┌─ DATASET RECORDS
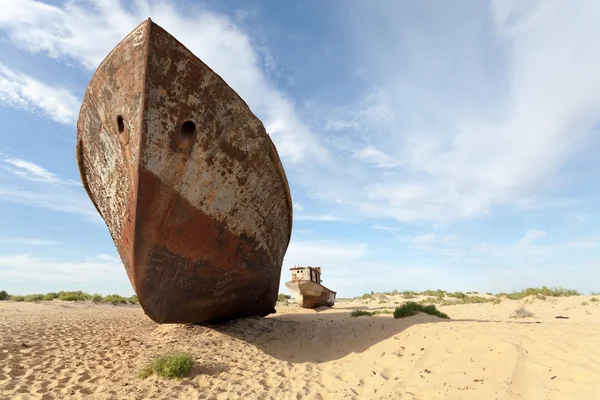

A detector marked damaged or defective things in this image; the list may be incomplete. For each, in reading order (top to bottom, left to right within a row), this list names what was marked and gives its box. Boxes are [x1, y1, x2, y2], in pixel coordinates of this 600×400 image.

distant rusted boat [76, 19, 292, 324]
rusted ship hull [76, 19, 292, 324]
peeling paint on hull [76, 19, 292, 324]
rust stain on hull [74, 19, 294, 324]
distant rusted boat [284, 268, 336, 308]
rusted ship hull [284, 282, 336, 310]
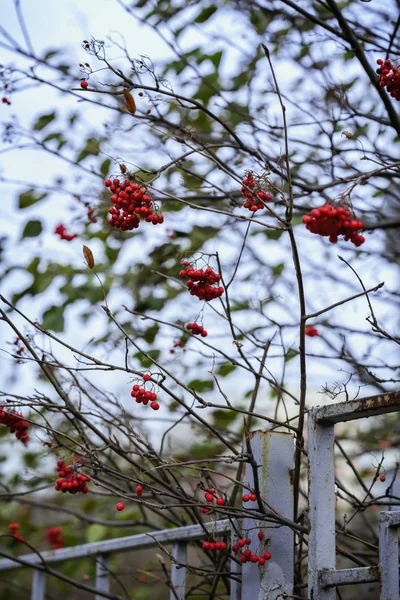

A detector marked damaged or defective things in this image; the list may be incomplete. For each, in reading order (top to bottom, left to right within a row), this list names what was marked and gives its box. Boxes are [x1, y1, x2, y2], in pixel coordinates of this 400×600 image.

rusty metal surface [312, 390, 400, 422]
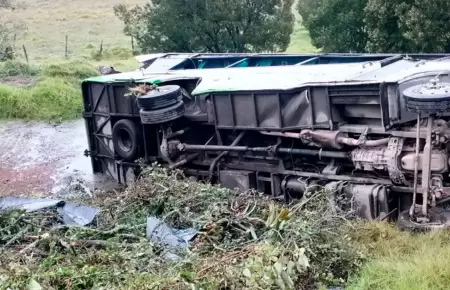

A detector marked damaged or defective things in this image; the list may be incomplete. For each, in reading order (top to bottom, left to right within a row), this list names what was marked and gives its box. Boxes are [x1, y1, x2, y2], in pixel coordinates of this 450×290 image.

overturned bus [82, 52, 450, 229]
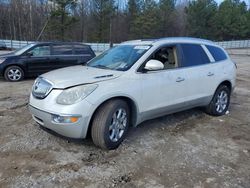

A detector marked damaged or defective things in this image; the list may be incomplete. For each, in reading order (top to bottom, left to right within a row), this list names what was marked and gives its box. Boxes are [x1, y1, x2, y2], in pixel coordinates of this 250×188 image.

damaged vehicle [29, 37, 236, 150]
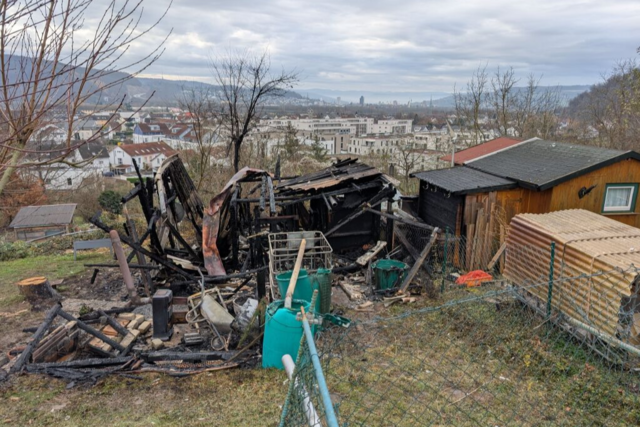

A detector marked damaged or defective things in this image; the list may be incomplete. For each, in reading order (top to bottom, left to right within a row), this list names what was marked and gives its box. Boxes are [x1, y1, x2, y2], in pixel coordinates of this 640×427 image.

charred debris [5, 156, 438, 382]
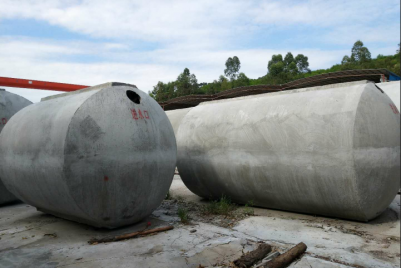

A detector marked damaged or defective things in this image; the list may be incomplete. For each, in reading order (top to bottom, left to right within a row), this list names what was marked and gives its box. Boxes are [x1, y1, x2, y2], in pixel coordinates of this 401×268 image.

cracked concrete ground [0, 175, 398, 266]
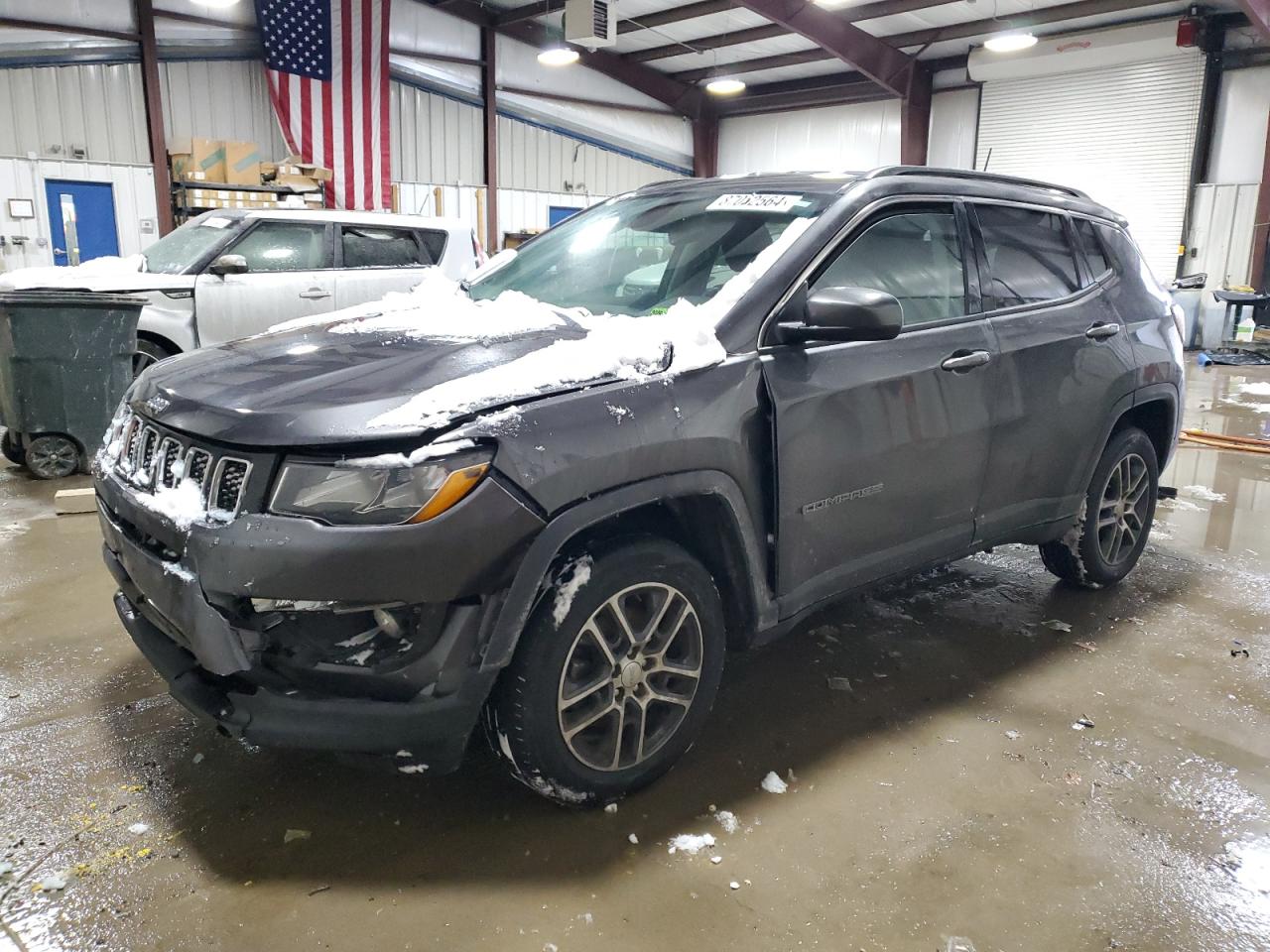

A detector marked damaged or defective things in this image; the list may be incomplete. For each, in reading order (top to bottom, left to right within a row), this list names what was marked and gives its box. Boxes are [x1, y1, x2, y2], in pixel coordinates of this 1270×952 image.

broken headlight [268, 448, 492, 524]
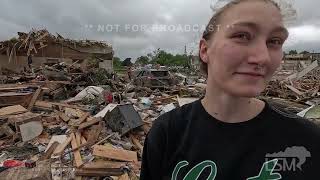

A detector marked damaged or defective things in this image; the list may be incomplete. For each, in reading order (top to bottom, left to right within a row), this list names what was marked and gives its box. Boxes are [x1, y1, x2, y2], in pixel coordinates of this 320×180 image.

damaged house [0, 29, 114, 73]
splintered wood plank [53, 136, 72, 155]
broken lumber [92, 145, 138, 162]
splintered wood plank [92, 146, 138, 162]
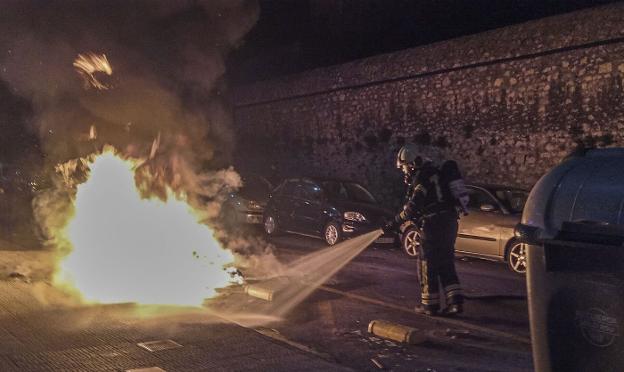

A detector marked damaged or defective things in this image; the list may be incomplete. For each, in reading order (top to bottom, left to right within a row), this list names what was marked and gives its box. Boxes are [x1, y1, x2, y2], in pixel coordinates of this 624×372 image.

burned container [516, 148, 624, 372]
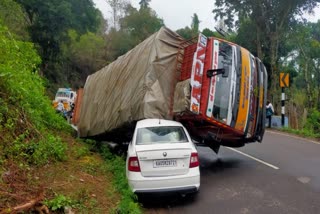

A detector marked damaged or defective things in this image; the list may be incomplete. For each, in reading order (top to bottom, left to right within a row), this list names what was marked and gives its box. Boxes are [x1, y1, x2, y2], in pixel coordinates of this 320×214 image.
└─
● PROMPT:
What the answer needs is every line from the one containing "this 624×372 image." through the final line of the data above, copied exactly, without pictures.

● TASK RESPONSE:
A detector marked damaged or defective things in this image; the list may be incomplete. For each, in reading order (top to bottom, left to right within a row), this list names what was marked and gives its box. Boxes are [x1, y1, x2, y2], in pixel coordinates of this 624×372 image.

burned container [516, 148, 624, 372]

A detector marked damaged or defective things in this image; the list may be incomplete. For each, in reading order (top to bottom, left to right within a row), this list names what was marked and gives its box. Boxes are [x1, y1, x2, y2], in pixel coordinates of this 320×214 image.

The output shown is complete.